* Task list
1. On the blog page, what share of the Latino vote did Obama take, according to Rich?
2. For each statement, say whether it agrees with the blog page, giving yes or no and quoting the deciding words: (a) Frank Rich was writing in The Washington Post. (b) Indiana voted Democratic for only the second time since 1936. (c) Obama's acceptance speech is offered only as a transcript.
3. Please set down the part of the blog page starting with "- Seventy-eight percent" and going on through "is your answer.", word for word.

Saturday, November 8, 2008

A better country than the pundits thought

"For eight years, we’ve been told by those in power that we are small, bigoted and stupid — easily divided and easily frightened. This was the toxic catechism of Bush-Rove politics. It was the soiled banner picked up by the sad McCain campaign, and it was often abetted by an amen corner in the dominant news media. We heard this slander of America so often that we all started to believe it, liberals most certainly included." -Frank Rich, writing in The New York Times

Rich also observes:
- More whites voted for Barack Obama than any Democratic candidate since Jimmy Carter, Bill Clinton included.
- While holding Michigan and Pennsylvania, Obama also swung Virginia, North Carolina, Ohio and Indiana (the last voting Democratic for only the second time since 1936)
- Seventy-eight percent of Jews voted for Obama, despite a smear effort aimed at labeling him soft on terror. Obama also took in 67 percent of the Latino vote.

Wednesday, November 5, 2008

Barack Obama's acceptance speech

Available in .mp3 format for web streaming or download. A transcript is here.

"If there is anyone out there who still doubts that America is a place where all things are possible; who still wonders if the dream of our founders is alive in our time; who still questions the power of our democracy, tonight is your answer.

It's the answer told by lines that stretched around schools and churches in numbers this nation has never seen; by people who waited three hours and four hours, many for the very first time in their lives, because they believed that this time must be different; that their voice could be that difference.

* Dataset content
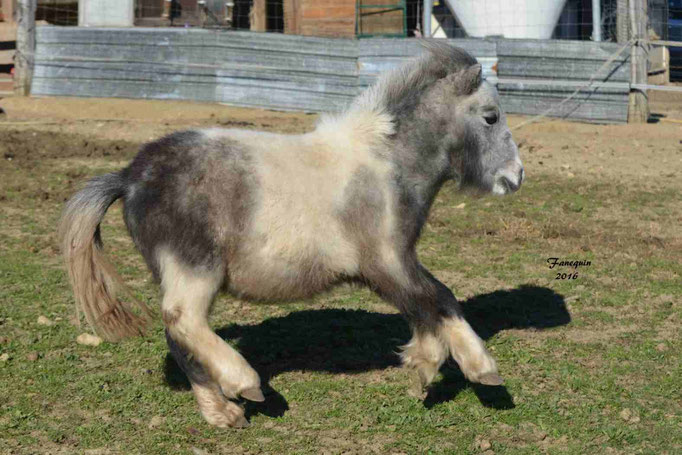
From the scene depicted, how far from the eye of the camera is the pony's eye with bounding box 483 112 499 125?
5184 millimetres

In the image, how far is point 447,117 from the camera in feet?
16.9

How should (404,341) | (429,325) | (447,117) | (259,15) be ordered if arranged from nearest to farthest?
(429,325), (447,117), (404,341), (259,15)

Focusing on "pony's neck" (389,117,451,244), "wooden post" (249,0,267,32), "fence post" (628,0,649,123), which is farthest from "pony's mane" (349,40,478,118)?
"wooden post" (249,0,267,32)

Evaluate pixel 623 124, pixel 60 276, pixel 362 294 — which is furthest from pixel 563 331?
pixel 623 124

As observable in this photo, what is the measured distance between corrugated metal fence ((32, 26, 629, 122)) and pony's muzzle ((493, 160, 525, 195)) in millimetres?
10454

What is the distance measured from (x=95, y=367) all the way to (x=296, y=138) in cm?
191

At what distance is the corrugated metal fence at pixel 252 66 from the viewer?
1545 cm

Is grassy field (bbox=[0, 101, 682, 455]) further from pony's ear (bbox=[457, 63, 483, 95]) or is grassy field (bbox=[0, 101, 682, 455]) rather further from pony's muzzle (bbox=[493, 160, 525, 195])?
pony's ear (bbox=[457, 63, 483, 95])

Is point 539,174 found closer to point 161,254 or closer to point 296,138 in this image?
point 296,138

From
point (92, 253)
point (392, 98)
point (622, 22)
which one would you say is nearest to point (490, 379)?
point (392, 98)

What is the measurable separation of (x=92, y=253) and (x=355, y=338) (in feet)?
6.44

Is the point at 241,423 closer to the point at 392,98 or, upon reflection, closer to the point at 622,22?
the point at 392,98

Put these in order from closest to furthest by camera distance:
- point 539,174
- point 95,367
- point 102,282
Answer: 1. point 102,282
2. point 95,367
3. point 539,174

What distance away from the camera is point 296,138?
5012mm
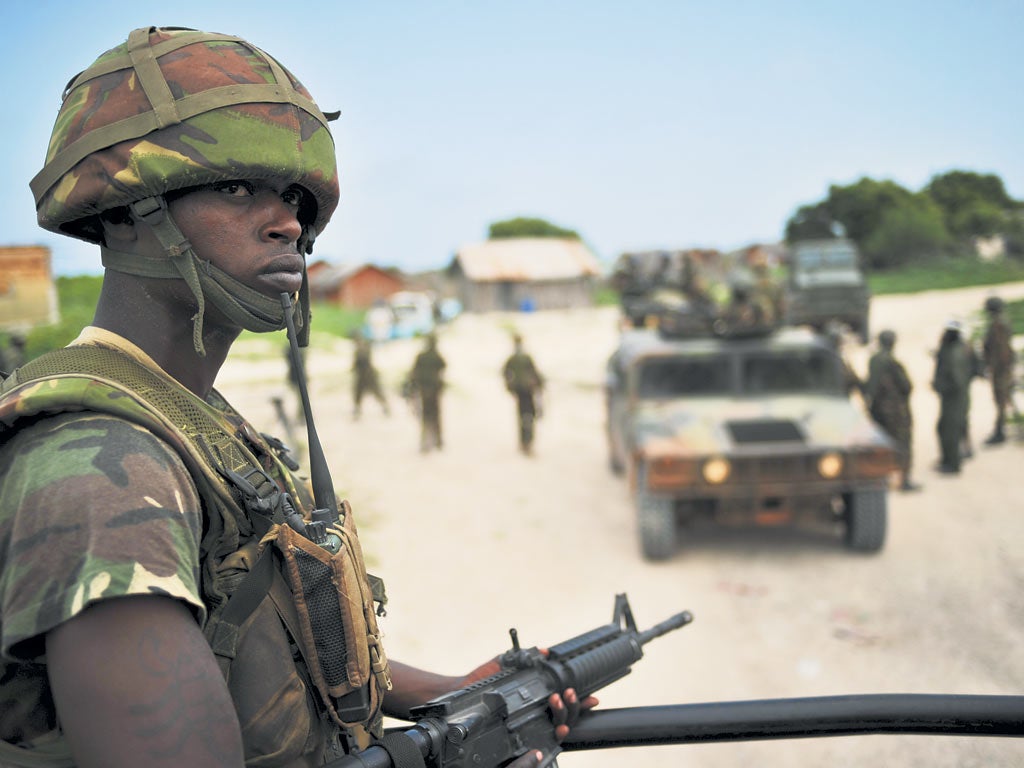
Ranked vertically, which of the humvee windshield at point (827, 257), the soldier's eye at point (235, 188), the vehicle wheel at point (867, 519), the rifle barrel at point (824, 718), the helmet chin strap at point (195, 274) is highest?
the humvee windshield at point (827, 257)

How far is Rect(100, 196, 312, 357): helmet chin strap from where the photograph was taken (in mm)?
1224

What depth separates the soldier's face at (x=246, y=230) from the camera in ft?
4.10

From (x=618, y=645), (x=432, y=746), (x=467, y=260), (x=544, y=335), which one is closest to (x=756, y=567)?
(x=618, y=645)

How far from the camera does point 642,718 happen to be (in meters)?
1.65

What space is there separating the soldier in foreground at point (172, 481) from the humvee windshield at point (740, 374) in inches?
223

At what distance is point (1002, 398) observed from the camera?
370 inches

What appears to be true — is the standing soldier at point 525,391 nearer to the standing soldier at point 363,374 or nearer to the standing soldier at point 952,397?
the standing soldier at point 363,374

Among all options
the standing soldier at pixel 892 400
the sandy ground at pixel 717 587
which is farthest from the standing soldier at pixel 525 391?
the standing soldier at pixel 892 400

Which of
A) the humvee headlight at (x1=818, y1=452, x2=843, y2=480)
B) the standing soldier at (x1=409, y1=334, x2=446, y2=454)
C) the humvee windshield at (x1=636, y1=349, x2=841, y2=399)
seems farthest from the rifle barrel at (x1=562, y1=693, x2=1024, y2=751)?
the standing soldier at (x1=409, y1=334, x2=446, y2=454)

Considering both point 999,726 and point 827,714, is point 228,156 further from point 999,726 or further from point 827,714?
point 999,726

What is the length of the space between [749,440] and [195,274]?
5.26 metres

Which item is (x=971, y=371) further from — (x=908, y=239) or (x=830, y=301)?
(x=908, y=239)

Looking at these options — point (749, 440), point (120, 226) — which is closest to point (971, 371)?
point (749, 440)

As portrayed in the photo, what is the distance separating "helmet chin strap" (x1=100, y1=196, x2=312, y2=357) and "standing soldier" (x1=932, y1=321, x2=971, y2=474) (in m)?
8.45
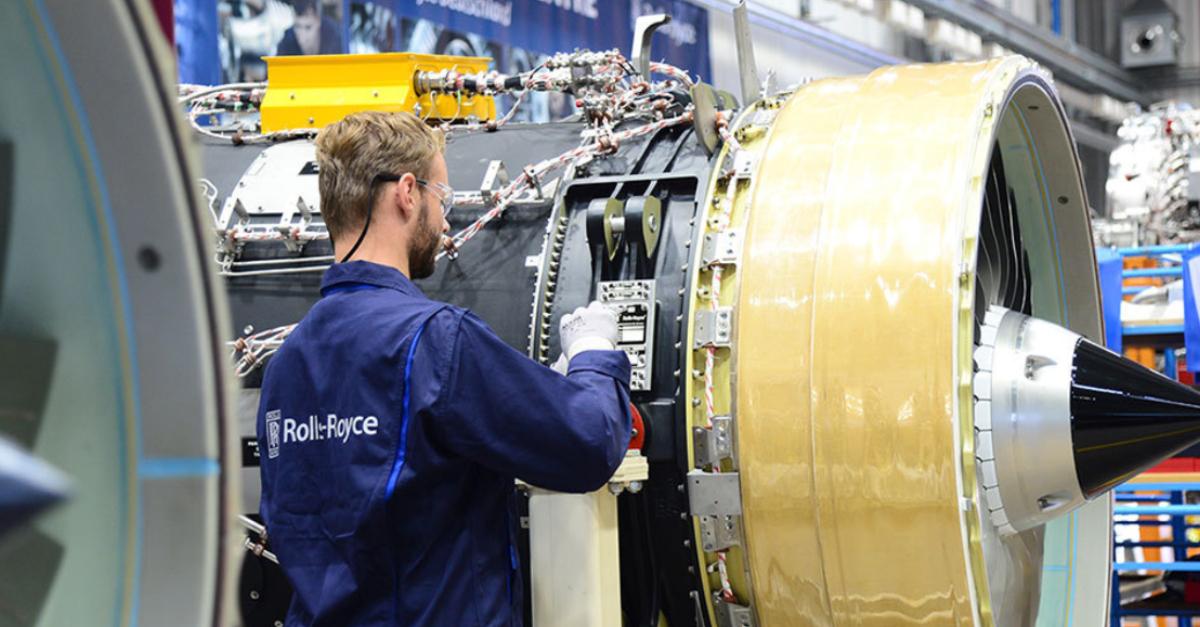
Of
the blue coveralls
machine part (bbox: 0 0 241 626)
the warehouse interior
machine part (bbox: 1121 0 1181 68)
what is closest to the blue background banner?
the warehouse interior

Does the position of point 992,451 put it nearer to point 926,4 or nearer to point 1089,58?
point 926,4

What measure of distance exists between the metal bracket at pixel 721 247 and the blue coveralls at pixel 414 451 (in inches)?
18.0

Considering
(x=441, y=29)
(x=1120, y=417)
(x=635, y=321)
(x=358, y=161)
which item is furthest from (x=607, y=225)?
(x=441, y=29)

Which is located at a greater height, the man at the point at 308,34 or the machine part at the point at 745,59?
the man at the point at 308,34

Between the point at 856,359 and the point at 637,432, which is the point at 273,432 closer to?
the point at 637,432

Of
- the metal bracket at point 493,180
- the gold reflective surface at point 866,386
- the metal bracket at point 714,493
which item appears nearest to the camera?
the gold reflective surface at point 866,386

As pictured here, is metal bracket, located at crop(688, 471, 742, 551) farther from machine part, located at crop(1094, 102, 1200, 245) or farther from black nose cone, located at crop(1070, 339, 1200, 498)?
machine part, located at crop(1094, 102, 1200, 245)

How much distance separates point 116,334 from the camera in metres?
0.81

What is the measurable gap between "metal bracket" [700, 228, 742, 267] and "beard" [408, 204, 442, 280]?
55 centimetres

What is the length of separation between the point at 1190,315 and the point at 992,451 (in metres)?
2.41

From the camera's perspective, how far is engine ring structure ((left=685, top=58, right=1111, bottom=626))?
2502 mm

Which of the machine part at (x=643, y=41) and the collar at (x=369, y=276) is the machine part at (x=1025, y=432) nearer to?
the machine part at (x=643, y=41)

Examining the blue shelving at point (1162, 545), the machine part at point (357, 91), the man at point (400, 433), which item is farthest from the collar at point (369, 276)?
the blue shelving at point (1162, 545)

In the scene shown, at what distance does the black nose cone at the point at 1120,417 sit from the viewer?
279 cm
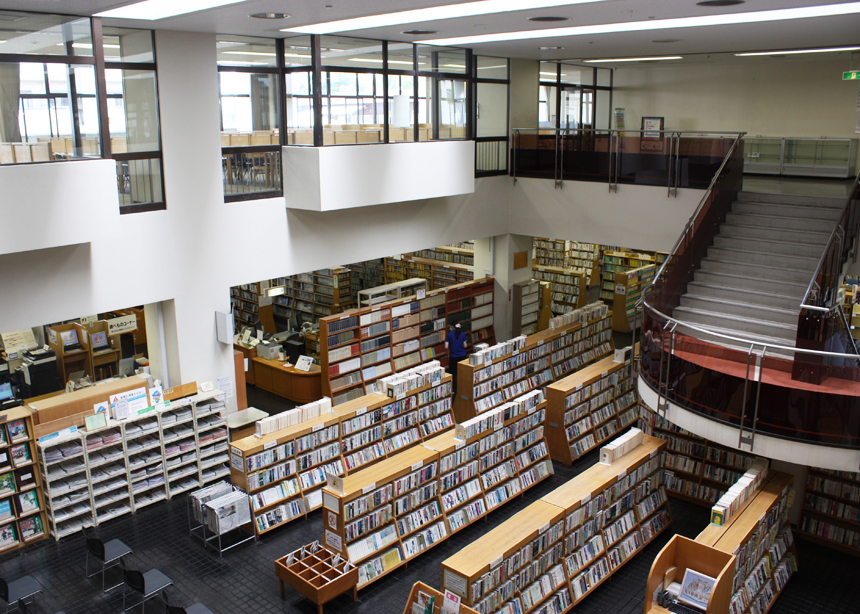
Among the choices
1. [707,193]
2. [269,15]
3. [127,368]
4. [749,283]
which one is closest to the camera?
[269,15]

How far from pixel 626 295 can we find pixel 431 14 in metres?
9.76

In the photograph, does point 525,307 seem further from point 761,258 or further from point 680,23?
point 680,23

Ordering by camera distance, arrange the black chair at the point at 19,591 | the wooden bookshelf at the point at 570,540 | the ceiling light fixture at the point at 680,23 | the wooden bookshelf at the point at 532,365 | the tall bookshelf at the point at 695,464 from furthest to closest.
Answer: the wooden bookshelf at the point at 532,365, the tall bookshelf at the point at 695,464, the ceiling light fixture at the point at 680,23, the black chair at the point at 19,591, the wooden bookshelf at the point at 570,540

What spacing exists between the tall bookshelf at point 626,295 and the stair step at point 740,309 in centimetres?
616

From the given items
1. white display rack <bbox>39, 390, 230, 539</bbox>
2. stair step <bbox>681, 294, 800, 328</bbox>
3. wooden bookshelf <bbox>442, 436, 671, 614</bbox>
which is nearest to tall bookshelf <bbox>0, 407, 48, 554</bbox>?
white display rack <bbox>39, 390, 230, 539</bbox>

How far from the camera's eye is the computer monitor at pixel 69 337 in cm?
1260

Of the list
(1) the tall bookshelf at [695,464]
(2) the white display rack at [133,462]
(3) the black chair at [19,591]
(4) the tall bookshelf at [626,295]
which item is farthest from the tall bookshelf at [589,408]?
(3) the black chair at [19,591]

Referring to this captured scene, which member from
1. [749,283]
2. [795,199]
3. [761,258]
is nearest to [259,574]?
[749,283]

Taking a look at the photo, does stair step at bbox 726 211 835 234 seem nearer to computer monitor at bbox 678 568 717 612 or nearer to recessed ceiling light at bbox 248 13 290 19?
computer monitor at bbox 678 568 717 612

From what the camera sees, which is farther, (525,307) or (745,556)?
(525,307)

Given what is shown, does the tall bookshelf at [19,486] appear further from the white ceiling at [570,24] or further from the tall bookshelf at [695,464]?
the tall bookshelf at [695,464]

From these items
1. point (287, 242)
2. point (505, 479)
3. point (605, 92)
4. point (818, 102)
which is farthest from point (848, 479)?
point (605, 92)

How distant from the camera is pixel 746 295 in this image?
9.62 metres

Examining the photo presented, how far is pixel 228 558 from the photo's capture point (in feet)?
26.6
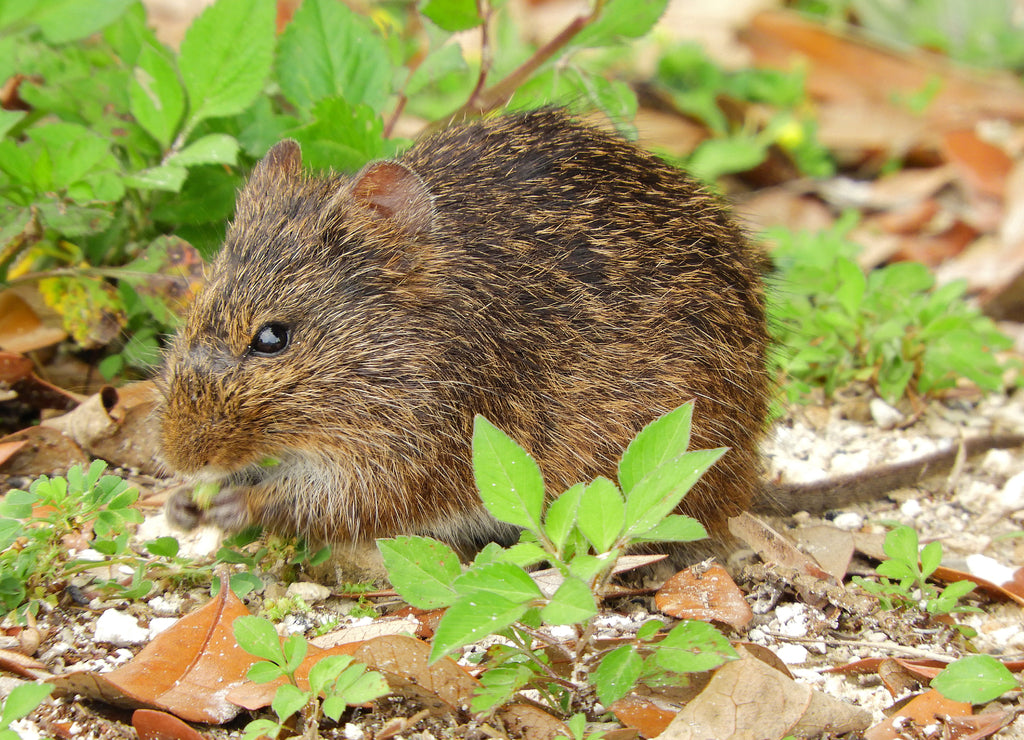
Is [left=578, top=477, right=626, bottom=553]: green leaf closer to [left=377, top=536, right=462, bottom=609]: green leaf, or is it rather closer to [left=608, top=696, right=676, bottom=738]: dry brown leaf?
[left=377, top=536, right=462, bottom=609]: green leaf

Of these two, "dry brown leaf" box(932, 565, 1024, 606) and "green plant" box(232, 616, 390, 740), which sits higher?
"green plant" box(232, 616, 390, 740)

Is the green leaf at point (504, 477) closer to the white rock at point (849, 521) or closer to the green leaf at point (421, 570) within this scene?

* List of solutions
1. 67 percent.

2.
(a) No: "writing in The New York Times"
(b) Yes: "the last voting Democratic for only the second time since 1936"
(c) No: "Available in .mp3 format for web streaming or download."

3.
- Seventy-eight percent of Jews voted for Obama, despite a smear effort aimed at labeling him soft on terror. Obama also took in 67 percent of the Latino vote.

Wednesday, November 5, 2008

Barack Obama's acceptance speech

Available in .mp3 format for web streaming or download. A transcript is here.

"If there is anyone out there who still doubts that America is a place where all things are possible; who still wonders if the dream of our founders is alive in our time; who still questions the power of our democracy, tonight is your answer.